12th Century to 13th Century
The union between a man and a woman is described in the sacred texts of most religions. For many centuries, though, the Christian church took a decidedly hands-off approach to marriage. During the 12th and the 13th centuries, however, the church became more involved in performing ceremonies and dictating who could get married. Churches prohibited marriage between in-laws, blood relations and families who were linked by the bond of godparent and godchild. The church would often undertake investigations to assure that these conditions were met. It wasn't until the 12th century that a priest would participate in a marriage ceremony, and it would take another hundred years before the ceremony was actually performed by a priest.

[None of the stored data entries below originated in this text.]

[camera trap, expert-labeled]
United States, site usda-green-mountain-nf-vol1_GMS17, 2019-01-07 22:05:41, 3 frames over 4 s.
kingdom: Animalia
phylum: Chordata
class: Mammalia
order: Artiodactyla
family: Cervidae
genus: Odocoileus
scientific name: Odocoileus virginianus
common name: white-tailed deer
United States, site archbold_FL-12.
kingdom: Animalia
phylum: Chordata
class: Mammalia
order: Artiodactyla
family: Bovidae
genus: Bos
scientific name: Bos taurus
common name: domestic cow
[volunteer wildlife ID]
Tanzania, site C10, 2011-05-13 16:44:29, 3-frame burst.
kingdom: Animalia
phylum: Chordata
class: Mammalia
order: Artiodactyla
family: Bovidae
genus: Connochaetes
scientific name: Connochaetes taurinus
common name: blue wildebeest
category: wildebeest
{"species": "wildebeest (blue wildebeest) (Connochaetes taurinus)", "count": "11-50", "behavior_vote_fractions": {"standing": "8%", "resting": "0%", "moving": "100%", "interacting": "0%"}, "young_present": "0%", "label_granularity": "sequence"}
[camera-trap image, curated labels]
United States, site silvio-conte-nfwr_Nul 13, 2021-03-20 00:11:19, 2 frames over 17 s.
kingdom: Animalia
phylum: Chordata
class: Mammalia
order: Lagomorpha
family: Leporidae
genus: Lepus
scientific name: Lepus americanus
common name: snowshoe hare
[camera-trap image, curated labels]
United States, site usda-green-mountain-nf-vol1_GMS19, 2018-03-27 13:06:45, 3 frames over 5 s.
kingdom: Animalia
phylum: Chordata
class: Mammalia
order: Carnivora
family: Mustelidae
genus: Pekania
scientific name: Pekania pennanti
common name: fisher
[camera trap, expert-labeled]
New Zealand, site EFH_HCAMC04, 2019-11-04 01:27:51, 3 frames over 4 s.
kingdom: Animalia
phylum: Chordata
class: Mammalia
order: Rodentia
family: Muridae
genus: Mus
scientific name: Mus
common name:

http://people.howstuffworks.com/marriage-timeline.htm

Answer Question
 
Anonymous

Asked by Anonymous at 12:57 PM on Apr. 19, 2011 in Religious Debate

Answers (34)
  • I don't. The only thing God has to do with my relationship between my husband is that he loves us both. He's not telling us it's right that we're together and it's wrong that my aunts are together. He just loves us. I don't believe God hates or judges us for loving someone. I believe he hates that some of us hate someone.
    Imogine

    Answer by Imogine at 12:58 PM on Apr. 19, 2011

  • idk where some people get that idea. for me, my vows were a spoken promise, in front of my dh and others and God, which is where my 'religion' came into play, because we made a pledge and spoke it ''with God as a witness'', so to speak. KWIM?
    dullscissors

    Answer by dullscissors at 1:06 PM on Apr. 19, 2011

  • I always wondered this myself. good post
    mommy_of_two388

    Answer by mommy_of_two388 at 1:07 PM on Apr. 19, 2011

  • Well, the passage you posted seems to cover marriage only from a Christian, or even more specifically, a Catholic view. Obviously there are other religions that predate Christ and they too had restrictions on marriage. Personally, I believe that God's ability and intent to join a man and a women in marriage predates even the creation of this world.

    TikiWiki33

    Answer by TikiWiki33 at 1:18 PM on Apr. 19, 2011

  • I don't know .... it's like many forget that you do not have to marry in a church or have the clergy officiate the ceremony. You can go down to the court house, pick the license (which I have issues with), and walk over to the JoP and get married all in the same day.
    SpiritedWitch

    Answer by SpiritedWitch at 1:46 PM on Apr. 19, 2011

  • All of these passages are generalizations for the people AND culture of that time. That doesn't mean that's how they all were. I use Christianity to define marriage because I believe in the Bible. There's my answer.
    Renee3K

    Answer by Renee3K at 1:48 PM on Apr. 19, 2011

  • Religion does define my marriage but that does not mean it has to define yours- keep your nose out of my marriage and I will keep my nose out of yours-
    soyousay

    Answer by soyousay at 2:03 PM on Apr. 19, 2011

  • I don't use religion to define marriage - I believe marriage is between the two individuals, and it is up to them to include whatever other people or aspects that they wish. I personally did vow before God, just because it made it more meaningful for me personally to include that aspect of my life in my marriage. But that doesn't mean I believe EVERY marriage is or has to be that way just because it was that way for me. And if my husband weren't on the same page as me, had he wanted me to omit that part of the ceremony, I would have. We just happen to think and believe very similarly, and look at our marriage very much the same way. But that doesn't mean I expect everyone else to model their marriage after ours, or to allow religion to define their marriage or marriage in general...
    bandgeek521

    Answer by bandgeek521 at 2:08 PM on Apr. 19, 2011

  • Love defines my marriage....and my hubbs gorgeous blue eyes. I am a Christian and I never wanted to mary in a church. (((shruggs shoulders))) I mostly agree with your post on the history of marriage but I am sure most marry for love. No mention of that?


    2tinyhineys

    Answer by 2tinyhineys at 2:16 PM on Apr. 19, 2011

  • I don't. My marriage is between my husband and me. No gods or goddesses needed.